Scan the material below for the string "POUR". Report every line that has it.

Start of Data listing

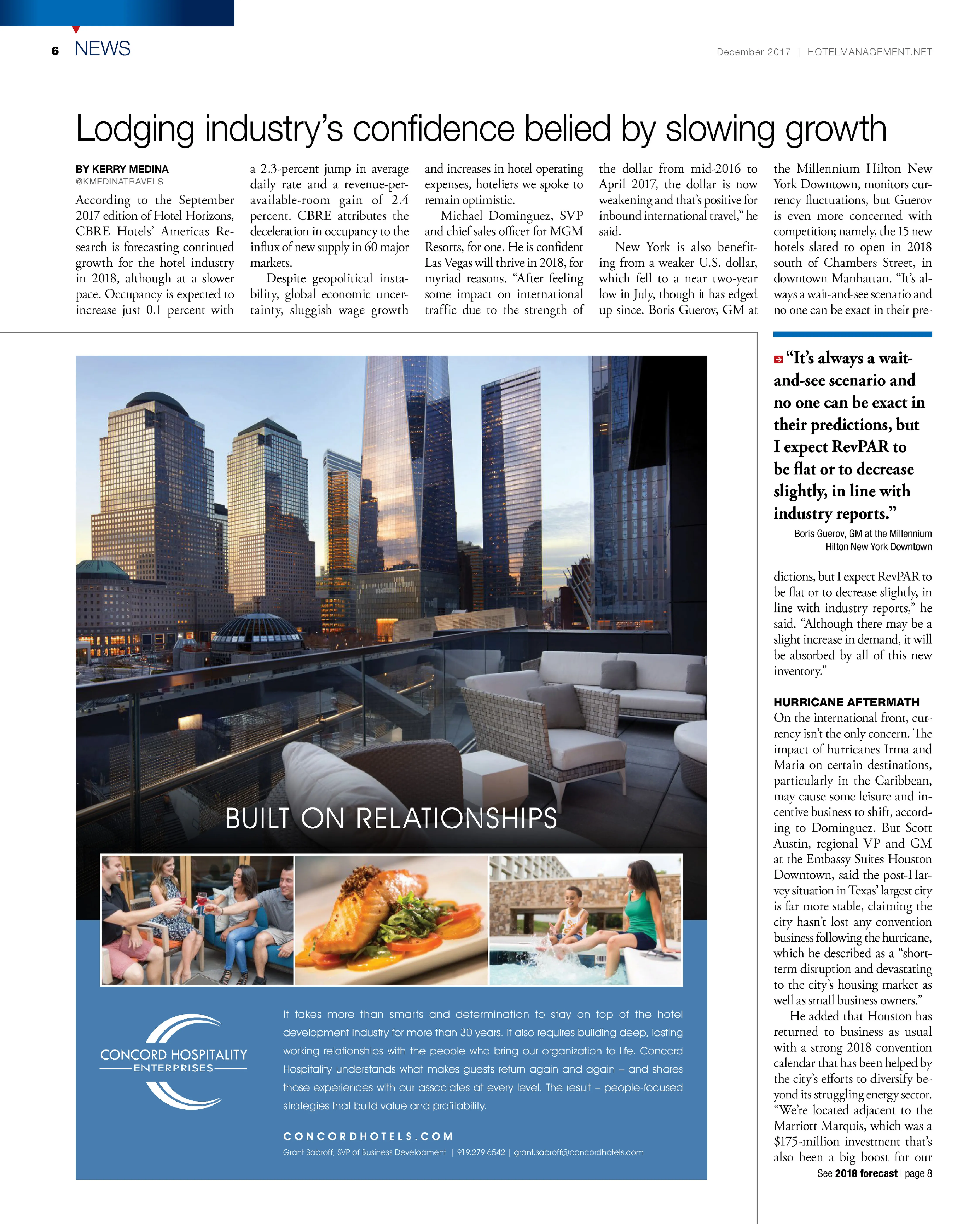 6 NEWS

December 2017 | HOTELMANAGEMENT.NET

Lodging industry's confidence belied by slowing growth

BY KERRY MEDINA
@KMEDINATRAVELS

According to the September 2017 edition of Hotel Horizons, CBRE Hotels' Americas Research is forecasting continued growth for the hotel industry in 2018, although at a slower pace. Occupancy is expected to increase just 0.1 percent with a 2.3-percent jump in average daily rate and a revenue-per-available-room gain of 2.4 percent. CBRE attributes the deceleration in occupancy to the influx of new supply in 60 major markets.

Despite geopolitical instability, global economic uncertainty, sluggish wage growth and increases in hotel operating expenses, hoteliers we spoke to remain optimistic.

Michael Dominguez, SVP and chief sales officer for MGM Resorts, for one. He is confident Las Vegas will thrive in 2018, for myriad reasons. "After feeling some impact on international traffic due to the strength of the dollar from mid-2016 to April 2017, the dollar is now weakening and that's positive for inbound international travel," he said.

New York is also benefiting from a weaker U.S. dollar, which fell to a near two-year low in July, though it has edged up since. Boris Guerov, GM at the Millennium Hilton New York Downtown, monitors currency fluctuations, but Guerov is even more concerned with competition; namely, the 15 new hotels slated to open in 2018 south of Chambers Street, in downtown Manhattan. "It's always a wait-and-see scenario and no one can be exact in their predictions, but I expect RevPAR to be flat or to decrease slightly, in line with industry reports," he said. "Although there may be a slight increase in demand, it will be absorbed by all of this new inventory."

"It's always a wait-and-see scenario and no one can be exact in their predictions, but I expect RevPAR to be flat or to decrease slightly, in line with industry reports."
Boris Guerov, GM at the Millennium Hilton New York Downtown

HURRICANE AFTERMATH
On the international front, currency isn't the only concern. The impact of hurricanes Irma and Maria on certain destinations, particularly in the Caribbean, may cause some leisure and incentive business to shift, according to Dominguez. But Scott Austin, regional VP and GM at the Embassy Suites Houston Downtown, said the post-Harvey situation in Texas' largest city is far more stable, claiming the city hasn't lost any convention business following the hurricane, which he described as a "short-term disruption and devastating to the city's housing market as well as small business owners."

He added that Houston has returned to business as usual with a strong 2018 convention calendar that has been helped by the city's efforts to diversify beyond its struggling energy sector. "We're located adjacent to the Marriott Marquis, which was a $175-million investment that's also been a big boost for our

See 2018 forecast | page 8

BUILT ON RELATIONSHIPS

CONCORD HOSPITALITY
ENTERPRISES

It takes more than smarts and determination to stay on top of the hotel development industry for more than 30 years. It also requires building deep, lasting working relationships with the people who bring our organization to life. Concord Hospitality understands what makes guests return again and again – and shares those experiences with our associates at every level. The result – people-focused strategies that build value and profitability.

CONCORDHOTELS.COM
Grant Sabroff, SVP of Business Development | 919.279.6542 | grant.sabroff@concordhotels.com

End of Data listing
Start of Data listing

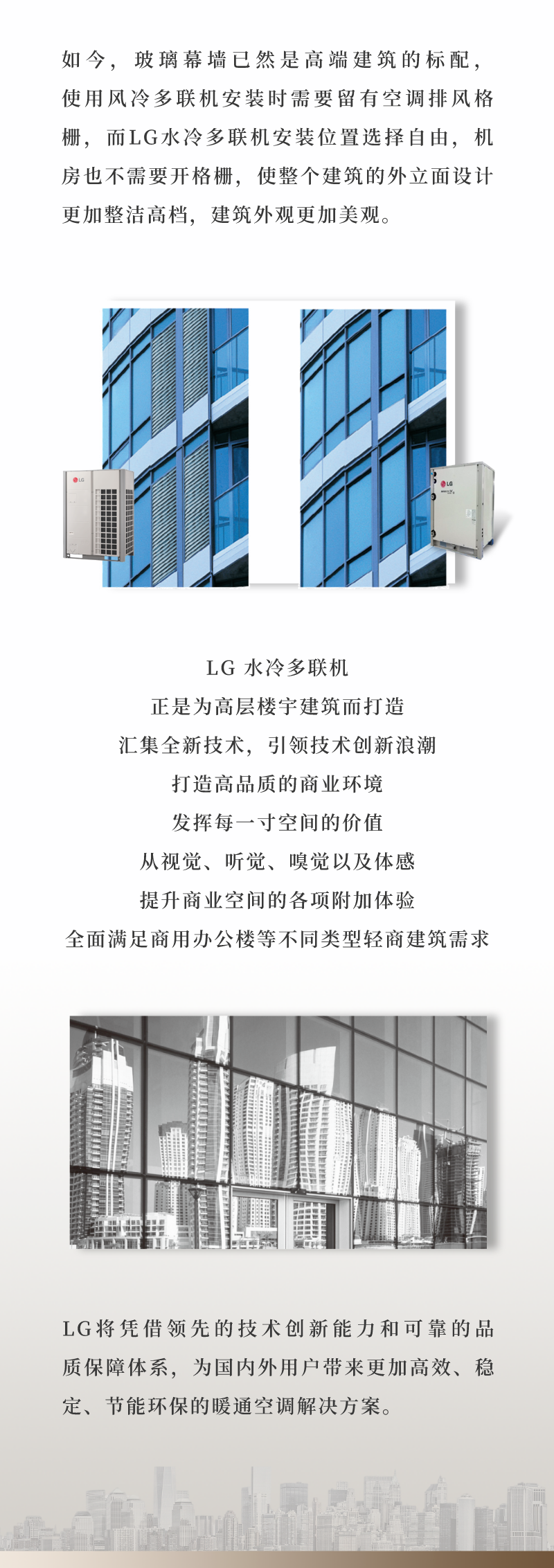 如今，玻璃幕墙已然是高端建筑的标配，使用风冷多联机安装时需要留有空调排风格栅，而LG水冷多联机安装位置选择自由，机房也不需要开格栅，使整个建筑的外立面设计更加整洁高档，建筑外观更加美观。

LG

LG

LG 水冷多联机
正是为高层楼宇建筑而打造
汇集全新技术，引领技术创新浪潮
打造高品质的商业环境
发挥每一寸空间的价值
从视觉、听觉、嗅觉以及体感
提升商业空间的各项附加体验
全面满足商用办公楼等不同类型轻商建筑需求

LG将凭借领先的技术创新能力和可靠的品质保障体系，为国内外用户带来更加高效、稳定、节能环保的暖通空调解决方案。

End of Data listing
Start of Data listing

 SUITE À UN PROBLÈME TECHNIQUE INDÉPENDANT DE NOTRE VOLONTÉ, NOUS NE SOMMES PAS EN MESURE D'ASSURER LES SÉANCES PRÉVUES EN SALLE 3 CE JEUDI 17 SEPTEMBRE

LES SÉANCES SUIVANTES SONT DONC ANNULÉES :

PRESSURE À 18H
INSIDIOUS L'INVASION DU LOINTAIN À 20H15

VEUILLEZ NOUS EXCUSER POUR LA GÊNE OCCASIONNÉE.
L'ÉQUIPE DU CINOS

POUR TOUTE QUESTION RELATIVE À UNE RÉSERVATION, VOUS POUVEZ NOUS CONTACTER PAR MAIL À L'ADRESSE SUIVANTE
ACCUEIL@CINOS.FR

End of Data listing

Expected answer ->
VEUILLEZ NOUS EXCUSER POUR LA GÊNE OCCASIONNÉE.
POUR TOUTE QUESTION RELATIVE À UNE RÉSERVATION, VOUS POUVEZ NOUS CONTACTER PAR MAIL À L'ADRESSE SUIVANTE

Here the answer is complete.